SUPPLIED PASSAGE:
--- begin ---
# Substitutes For Victory And Special Roast



## mfdes (16/1/08)

Hi all,

What are people using to sub either Victory or Special Roast in their brews? I adapt a few recipes that use them and generally just up the crystals or munich a bit to make up the colour. Is there any similarity between the results obtained with these and other medium roasted malts like amber malt?
Failing that, is anybody importing Briess malts in Australia?

MFS


----------



## goatherder (16/1/08)

I believe Brown Malt is a good sub for Special Roast and Amber Malt for Victory. I haven't tried the Briess malts so I can't verify this personally.


----------



## steve_flack (17/1/08)

I asked Jamil Zainasheff this same question and he suggested biscuit malt as a sub for victory. He said Special Roast was a harder one to sub for but suggested Amber malt.


----------



## mika (17/1/08)

Special roast, isn't that the Carafa Special ?


----------



## steve_flack (17/1/08)

No...completely different.


----------



## barneyhanway (17/1/08)

I was under the impression Victory == biscuit == amber. Special roast was something else I thought. Love to get hold of some.


----------



## braufrau (17/1/08)

I've never done it but I thought cara-aroma was considered a good sub for special B.
That's what craftbrewer says too linky
Victory is supposed to have a slight toasted biscuit aroma so amber would be a subst. but its a bit darker.


----------



## sanders4_ (17/1/08)

I'm also interested on hearing peoples opinions on a good sub for victory malt.

Found a malt comparison table during a previous search on this topic.

HERE

Might be helpful...

Other forum members suggested Munich II, Amber or Melanoidin malt as victory subs, but again, having never used it, can't say.

Wessmith had this info about victory:

Victory malt is a registered brand name of Breiss Malting in the US. It is an Amber style of malt giving biscuity flavours and aromas and at 28 Lovibond (75 EBC) ia about halfway between Joe White Amber at 45 EBC and TF Amber at 100 EBC. Use either and adjust for colour.

can find the original post Here


----------



## Doc (17/1/08)

I came up with CaraRed as a sub for Victory in my weekend recipe. 
Not sure how close it is, but the CaraRed I had was a lot fresher than the Amber I found.
Would be great to know as a lot of the Brewing Network Jamil recipes list Victory.

Doc


----------



## KoNG (17/1/08)

I'd say you have the EBC about right there Doc, i've got some carared and its around 50ebc i think (~47). but being a crystal i think your going to be a bit off in terms of flavour profile if using any decent amount..?
victory/amber malt not being a crystal - giving the dry biscuity (jamil's favourite word) flavours and the carared leaving you some sweetness.???


----------



## sanders4_ (17/1/08)

Doc, thats exactly why i'm after a close sub, Jamil and Palmer's newish book uses it for a lot of APA recipes.

steve_flack said Jamil suggested a biscuit malt, does craftbrewer sell a biscuit malt? Don't recall seeing one and can't check atm.


----------



## Sammus (17/1/08)

Use TF Amber for Special Roast and JW Amber for Victory

According to BeerSmith, 
Victory = 49.3 EBC, JW Amber = 45.3 EBC
Special roast = 98.5 EBC, TF Amber = 100EBC

I know Thomas Fawcett malts are available from MHB (I think? - he might want to confirm this), not sure who else.
--- end ---
Lines from a collection:
--- begin ---
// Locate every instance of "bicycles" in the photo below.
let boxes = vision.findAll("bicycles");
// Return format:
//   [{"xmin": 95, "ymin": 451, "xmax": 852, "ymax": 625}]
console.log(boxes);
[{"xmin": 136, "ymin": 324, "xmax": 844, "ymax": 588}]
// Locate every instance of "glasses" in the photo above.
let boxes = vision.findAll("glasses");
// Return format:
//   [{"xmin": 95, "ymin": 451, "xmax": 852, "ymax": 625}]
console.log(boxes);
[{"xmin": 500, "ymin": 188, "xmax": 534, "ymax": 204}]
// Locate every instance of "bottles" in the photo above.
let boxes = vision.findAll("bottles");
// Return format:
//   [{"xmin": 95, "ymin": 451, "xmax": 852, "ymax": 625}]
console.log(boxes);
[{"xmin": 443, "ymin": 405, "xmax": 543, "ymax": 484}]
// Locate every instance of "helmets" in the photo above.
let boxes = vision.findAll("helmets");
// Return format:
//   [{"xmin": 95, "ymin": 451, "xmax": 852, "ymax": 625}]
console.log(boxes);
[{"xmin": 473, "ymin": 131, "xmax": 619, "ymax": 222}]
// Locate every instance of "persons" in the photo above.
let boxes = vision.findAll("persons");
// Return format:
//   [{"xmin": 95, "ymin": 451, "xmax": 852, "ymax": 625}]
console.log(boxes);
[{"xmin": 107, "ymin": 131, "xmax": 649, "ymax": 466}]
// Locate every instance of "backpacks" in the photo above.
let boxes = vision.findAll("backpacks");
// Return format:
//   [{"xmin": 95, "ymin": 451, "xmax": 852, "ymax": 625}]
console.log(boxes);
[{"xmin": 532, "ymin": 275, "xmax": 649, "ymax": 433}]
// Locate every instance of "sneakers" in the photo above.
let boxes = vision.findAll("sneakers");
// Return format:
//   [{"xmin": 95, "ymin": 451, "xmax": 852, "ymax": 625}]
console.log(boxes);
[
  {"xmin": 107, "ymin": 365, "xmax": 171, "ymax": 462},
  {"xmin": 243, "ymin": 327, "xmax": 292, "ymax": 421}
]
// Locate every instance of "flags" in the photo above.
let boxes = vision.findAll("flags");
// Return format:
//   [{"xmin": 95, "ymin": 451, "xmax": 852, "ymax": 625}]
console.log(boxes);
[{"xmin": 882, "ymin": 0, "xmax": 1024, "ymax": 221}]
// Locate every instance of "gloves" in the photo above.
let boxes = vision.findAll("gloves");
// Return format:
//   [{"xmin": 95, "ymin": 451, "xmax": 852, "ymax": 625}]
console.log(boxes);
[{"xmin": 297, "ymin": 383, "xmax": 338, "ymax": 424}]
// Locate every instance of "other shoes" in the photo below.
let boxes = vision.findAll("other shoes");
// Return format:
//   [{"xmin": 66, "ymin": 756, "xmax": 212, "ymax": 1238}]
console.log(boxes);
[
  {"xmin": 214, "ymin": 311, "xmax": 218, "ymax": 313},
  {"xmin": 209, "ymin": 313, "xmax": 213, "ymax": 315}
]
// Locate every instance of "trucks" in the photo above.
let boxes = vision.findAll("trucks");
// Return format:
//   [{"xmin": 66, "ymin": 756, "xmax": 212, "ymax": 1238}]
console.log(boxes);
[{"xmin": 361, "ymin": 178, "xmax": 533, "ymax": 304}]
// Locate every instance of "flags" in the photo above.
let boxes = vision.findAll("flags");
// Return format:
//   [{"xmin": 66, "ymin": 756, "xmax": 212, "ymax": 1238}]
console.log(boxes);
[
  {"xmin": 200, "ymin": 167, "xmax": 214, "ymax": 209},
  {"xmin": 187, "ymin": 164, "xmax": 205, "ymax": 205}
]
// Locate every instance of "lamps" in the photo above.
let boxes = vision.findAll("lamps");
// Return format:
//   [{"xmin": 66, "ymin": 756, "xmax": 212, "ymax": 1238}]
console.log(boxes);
--- end ---
SET OF TASKS:
a – In the forum thread on substitutes for Victory and Special Roast malt, which malt does Sammus recommend using for Special Roast?
b – Extend the forum thread on substitutes for Victory and Special Roast malt from where it stops.
These lines are material in their own right, apart from the forum thread.

ANSWERS FOR THE TASKS:
a – TF Amber.

b –
----------



## Ross (17/1/08)

sanders4_ said:


> Wessmith had this info about victory:
> 
> Victory malt is a registered brand name of Breiss Malting in the US. It is an Amber style of malt giving biscuity flavours and aromas and at 28 Lovibond (75 EBC) ia about halfway between Joe White Amber at 45 EBC and TF Amber at 100 EBC. Use either and adjust for colour.
> 
> can find the original post Here



Our Bairds amber is currently 85 EBC, so would be my guess as the closest substitute available here...

cheers Ross


----------



## Sammus (17/1/08)

braufrau said:


> I've never done it but I thought cara-aroma was considered a good sub for special B.
> That's what craftbrewer says too linky
> Victory is supposed to have a slight toasted biscuit aroma so amber would be a subst. but its a bit darker.



You are correct, but Special B is different to special roast


----------



## Ross (17/1/08)

Doc said:


> I came up with CaraRed as a sub for Victory in my weekend recipe.
> Not sure how close it is, but the CaraRed I had was a lot fresher than the Amber I found.
> Would be great to know as a lot of the Brewing Network Jamil recipes list Victory.
> 
> Doc



Hi Doc,

Carared is one of my favourite malts, but it's a pure light crystal, giving a rich honey aroma. It is nothing like Victory, which is an Amber style malt.

Cheers Ross


----------



## mikem108 (17/1/08)

Regarding malt substitution Jamil says the following

"Special Roast is probably the most difficult malt to try and find an exact replacement. That malt is toasty/bready and slightly tangy/sweet. The do some sort of double kilning process which makes the malt sour up just a tiny bit. It is very unusual. I generally tell people to just go with about 50% of some bready malt and 50% of some crystal 40L."


----------



## mfdes (17/1/08)

Thanks everyone. 
I guess it'll just be suck it and see :lol: . I'm trying to use less grains rather than more in my recipes, so may omit them entirely.

MFS


----------



## Thirsty Boy (18/1/08)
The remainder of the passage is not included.